[![image](https://colab.research.google.com/assets/colab-badge.svg)](https://colab.research.google.com/github/gdslab/d2spy/blob/master/tutorial/d2s_geoai_tutorial_01.ipynb)
[![Jupyter Notebook](https://img.shields.io/badge/Open%20in%20JuypterHub%20-%20%233776AB?logo=jupyter&logoColor=%23F37626&labelColor=%23F5F5F5)](https://lab.d2s.org)
[![License: MIT](https://img.shields.io/badge/License-MIT-yellow.svg)](https://opensource.org/licenses/MIT)


# Visualizing building footprint and aerial imageries

This tutorial will demonstrate how to download building footprints from Overture and display them over various aerial imageries such as NAIP, Indiana Orthomosaic images, and Indiana LiDAR data.

This tutorial requires following modules to be installed.

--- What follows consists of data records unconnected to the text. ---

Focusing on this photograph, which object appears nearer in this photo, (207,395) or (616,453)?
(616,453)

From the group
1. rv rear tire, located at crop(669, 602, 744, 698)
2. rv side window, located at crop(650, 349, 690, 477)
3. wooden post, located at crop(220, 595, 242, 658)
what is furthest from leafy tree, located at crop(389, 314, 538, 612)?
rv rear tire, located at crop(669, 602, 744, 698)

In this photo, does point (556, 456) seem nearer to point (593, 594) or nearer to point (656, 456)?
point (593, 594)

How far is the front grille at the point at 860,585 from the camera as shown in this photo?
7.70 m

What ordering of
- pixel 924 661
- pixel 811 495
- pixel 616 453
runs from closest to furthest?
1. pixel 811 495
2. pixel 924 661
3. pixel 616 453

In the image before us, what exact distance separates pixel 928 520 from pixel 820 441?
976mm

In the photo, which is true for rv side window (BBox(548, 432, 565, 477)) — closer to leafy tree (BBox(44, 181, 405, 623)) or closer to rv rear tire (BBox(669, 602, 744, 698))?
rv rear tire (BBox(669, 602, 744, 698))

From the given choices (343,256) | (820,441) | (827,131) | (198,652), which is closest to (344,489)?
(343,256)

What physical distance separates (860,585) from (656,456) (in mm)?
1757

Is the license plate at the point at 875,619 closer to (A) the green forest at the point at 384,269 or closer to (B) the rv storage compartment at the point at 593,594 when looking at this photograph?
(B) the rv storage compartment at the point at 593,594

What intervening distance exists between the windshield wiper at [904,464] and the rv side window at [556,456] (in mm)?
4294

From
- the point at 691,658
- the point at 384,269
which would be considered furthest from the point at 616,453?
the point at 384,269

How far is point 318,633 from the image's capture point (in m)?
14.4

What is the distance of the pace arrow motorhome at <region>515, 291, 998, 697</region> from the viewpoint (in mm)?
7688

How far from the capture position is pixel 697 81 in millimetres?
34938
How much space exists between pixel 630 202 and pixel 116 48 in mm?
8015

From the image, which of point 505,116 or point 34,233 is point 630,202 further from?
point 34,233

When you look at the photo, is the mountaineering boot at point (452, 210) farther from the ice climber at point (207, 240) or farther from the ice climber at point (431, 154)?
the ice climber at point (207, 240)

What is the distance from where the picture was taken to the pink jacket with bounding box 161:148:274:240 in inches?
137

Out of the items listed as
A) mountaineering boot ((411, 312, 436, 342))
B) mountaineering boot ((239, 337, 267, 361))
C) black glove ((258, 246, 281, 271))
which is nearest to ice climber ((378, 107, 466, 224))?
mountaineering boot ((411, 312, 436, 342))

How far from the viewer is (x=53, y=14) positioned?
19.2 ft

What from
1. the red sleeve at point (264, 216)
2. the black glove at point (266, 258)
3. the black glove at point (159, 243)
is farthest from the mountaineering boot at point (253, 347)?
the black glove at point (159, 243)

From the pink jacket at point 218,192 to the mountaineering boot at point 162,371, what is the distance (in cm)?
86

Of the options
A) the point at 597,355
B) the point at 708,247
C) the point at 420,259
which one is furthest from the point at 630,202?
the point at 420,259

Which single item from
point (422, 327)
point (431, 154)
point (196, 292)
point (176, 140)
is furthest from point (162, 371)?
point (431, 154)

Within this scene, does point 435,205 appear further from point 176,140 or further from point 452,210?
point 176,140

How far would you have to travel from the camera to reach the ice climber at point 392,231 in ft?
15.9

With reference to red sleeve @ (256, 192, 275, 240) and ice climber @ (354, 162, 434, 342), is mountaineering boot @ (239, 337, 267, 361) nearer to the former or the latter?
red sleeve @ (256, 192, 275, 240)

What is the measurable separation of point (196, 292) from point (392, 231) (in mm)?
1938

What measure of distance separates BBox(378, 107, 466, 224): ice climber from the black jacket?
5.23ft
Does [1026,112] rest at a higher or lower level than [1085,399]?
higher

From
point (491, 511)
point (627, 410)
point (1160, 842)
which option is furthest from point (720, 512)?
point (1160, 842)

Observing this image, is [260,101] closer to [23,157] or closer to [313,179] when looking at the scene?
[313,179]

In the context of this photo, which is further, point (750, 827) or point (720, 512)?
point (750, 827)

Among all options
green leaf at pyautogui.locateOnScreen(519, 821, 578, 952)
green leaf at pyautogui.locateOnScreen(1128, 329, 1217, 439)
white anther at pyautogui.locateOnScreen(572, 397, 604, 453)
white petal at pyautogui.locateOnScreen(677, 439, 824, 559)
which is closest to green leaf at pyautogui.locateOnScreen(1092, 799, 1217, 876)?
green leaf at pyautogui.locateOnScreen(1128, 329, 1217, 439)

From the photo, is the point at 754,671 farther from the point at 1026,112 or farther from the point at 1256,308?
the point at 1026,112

* d2spy: https://py.d2s.org/
* geoai: https://geoai.gishub.org/
* leafmap: https://leafmap.org/

## Import Modules

Importing required modules. 

In [1]:
import leafmap
import d2spy
from pystac_client import Client
from d2spy.extras.utils import clip_by_mask
from d2spy.workspace import Workspace
from geoai.download import (
    download_naip,
    download_overture_buildings,
    extract_building_stats,
)

In [2]:
def bbox_to_geojson(bbox):
    """
    Convert a bounding box to a GeoJSON Polygon feature.
    
    Parameters:
        bbox is a list with the following order.
        min_x (float): Minimum longitude (x coordinate).
        min_y (float): Minimum latitude (y coordinate).
        max_x (float): Maximum longitude (x coordinate).
        max_y (float): Maximum latitude (y coordinate).
    
    Returns:
        dict: A GeoJSON feature representing the bounding box.
    """
    # Create the list of coordinates for the polygon.
    # GeoJSON polygons require the first and last coordinates to be identical.
    min_x = bbox[0]
    min_y = bbox[1]
    max_x = bbox[2]
    max_y = bbox[3]
    
    coordinates = [
        [min_x, min_y],
        [max_x, min_y],
        [max_x, max_y],
        [min_x, max_y],
        [min_x, min_y]
    ]
    
    # Build the GeoJSON object (as a Feature)
    geojson_feature = {
        "type": "Feature",
        "geometry": {
            "type": "Polygon",
            "coordinates": [coordinates]
        },
        "properties": {}
    }
    
    return geojson_feature

## Define bounding box

We will use leafmap to define a geographic extent (longitude and latitude) of our area of interests.

In [3]:
m = leafmap.Map(center=[40.4259, -86.9081], zoom=16)
m.add_basemap("Google Satellite")
m

Map(center=[40.4259, -86.9081], controls=(ZoomControl(options=['position', 'zoom_in_text', 'zoom_in_title', 'z…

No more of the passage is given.